Tenant farmers have described the Uplands Entry Level Scheme as disappointing and warned that some producers could miss out on vital support.
The scheme, launched on Tuesday 9 February, will replace the existing Hill Farm Allowance. But the Tenant Farmers Association said hill farmers on short-term land occupancy agreements and those whose landlords already participated in the lowland Entry Level Scheme could be ineligible for upland support.
While HFA has been payable to claimants with land available to them for grazing on an annual basis, UELS will only be available to tenant farmers who have “management control” of the same land for a period of at least five years, a spokesman for the association explained.

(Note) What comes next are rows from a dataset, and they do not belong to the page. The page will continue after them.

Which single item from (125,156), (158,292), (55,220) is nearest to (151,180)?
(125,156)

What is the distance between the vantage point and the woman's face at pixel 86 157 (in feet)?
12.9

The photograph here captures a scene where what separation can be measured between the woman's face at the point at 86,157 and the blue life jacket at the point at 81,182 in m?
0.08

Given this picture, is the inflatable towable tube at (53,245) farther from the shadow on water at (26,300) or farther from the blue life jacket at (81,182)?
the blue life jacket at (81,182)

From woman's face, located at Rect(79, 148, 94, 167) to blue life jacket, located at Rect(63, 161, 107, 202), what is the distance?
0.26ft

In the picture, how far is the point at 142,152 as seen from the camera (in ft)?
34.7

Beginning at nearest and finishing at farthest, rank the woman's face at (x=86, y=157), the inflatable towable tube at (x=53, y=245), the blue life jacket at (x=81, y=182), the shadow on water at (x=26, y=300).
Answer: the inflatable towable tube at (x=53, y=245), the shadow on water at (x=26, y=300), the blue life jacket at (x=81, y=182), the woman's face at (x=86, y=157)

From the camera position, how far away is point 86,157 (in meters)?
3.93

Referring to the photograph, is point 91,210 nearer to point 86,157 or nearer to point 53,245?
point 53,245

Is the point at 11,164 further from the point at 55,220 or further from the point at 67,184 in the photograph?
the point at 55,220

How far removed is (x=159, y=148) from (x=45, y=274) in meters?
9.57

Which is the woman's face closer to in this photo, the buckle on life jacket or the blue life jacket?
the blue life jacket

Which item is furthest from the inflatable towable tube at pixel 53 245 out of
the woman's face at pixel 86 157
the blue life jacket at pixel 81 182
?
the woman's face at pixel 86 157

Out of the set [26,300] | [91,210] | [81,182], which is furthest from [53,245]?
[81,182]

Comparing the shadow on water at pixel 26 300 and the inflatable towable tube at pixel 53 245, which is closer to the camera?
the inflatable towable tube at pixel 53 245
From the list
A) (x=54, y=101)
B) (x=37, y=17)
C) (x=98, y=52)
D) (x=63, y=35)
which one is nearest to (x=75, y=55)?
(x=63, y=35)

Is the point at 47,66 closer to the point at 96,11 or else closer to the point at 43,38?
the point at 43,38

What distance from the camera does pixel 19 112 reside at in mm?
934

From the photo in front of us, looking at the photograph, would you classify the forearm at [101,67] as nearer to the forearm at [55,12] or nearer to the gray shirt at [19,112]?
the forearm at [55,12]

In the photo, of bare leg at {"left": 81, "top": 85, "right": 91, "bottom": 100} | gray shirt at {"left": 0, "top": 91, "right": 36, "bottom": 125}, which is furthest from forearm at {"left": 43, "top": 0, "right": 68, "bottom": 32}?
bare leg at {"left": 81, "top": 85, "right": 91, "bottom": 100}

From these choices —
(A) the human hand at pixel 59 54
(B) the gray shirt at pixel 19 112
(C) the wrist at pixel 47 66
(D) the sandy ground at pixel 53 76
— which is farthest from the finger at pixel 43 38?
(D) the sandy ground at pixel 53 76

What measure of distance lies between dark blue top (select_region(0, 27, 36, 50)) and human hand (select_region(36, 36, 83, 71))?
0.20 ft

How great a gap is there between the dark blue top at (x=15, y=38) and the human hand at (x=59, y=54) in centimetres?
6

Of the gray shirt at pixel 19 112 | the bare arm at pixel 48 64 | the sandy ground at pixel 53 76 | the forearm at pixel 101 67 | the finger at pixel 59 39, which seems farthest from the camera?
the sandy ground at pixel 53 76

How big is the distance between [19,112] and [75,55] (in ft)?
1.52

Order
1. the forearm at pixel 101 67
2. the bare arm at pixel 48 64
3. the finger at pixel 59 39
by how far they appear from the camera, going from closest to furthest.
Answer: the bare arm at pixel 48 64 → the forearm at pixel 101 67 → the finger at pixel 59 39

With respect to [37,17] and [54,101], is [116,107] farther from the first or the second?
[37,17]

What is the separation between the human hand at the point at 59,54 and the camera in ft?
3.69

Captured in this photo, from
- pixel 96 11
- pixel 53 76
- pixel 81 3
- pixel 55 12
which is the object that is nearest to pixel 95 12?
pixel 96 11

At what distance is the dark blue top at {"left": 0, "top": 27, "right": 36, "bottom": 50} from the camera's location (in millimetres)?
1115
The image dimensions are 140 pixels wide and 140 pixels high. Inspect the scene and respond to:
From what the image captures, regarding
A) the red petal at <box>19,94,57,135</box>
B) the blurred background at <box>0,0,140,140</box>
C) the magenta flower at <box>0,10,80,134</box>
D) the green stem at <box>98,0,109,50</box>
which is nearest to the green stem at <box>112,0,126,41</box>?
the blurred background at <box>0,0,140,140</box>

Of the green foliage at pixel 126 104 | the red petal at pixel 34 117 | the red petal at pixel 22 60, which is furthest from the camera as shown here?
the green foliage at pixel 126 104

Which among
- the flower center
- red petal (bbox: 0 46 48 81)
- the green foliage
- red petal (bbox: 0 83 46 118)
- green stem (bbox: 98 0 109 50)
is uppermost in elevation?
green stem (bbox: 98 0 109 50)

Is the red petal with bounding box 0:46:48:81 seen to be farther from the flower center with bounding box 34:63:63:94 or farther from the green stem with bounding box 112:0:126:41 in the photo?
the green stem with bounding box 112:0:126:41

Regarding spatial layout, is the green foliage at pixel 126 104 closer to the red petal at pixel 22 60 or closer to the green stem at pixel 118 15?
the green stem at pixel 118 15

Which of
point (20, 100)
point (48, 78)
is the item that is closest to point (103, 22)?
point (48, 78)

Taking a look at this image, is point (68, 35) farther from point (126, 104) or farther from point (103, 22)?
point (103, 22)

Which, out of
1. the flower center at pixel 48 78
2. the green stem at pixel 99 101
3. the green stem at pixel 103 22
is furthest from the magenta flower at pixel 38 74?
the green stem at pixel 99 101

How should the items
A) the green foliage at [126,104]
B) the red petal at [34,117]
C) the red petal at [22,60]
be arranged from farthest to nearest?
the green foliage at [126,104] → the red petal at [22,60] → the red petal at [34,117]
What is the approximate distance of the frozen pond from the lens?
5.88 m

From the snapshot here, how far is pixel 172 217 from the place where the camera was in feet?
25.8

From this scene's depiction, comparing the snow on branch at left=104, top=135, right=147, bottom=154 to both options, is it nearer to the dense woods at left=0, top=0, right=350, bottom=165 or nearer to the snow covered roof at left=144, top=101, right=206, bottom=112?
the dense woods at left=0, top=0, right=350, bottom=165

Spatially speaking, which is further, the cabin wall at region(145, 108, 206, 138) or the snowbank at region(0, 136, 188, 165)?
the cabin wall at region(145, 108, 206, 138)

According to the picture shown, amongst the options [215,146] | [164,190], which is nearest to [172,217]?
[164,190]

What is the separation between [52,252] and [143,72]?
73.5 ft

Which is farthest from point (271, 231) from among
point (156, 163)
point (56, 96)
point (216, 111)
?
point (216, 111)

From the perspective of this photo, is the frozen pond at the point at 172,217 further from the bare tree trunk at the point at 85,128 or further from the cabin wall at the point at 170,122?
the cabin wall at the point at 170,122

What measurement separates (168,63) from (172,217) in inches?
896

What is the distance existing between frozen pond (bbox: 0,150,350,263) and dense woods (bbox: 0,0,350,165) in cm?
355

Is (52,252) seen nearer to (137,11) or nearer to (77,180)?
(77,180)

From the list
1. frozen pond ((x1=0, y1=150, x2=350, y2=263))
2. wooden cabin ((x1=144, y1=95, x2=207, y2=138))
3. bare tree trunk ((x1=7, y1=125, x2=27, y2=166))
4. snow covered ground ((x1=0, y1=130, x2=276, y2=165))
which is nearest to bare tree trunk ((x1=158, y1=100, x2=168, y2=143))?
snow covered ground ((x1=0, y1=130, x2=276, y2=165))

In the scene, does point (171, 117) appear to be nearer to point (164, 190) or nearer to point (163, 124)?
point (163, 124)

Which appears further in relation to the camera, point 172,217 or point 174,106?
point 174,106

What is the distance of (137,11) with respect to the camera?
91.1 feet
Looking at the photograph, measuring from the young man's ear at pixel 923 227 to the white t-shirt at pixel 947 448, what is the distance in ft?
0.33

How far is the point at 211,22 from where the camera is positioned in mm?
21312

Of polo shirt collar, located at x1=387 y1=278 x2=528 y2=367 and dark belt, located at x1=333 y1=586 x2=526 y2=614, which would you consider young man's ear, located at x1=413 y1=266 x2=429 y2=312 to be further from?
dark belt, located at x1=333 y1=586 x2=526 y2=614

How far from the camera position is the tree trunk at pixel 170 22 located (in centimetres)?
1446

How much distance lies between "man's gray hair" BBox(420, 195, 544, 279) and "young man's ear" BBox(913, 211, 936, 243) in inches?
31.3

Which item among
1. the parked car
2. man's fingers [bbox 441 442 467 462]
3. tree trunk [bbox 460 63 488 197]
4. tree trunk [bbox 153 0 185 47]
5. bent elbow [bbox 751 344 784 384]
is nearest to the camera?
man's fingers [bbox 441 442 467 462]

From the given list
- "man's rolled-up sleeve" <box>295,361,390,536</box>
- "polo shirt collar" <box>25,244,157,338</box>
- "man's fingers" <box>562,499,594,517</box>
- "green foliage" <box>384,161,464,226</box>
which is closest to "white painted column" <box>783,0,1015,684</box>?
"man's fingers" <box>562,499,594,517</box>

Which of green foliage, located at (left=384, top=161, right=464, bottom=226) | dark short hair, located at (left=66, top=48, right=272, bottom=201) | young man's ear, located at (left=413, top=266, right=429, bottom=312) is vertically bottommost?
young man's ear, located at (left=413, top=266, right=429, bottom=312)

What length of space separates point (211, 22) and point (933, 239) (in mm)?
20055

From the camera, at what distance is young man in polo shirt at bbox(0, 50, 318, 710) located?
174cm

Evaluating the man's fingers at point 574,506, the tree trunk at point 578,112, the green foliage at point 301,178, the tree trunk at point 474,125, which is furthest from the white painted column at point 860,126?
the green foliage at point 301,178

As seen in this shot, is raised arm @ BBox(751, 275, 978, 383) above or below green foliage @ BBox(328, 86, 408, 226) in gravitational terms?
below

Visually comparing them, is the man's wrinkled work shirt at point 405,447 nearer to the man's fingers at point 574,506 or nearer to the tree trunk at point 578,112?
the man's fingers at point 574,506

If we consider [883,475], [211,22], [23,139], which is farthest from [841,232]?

This will have implications for individuals on short-term agreements or where it is envisaged that existing tenancy agreements will be ended within the next five years.
And where landowners claim ELS or Uplands ELS payments themselves, the tenant will be ineligible to participate in the scheme.
“In view of the new eligibility criteria some HFA claimants who farm other people’s land will find themselves ineligible to enter Uplands ELS,” said TFA chief executive George Dunn.
He urged farmers to discuss the new scheme with landlords as a matter of urgency and highlighted a detailed guidance note produced by the Tenancy Reform Industry Group.
Farmers falling into one of the following categories could be affected:
• Agricultural tenancies with less than five years to run
• Tenancies involving public bodies as landlords
• Tenancies where the landlord is already an ELS or other scheme agreement holder on the let land
• Grazing licences where the ELS applicant is the licensor (owner or tenant)
• Grazing licences involving public bodies as landlords.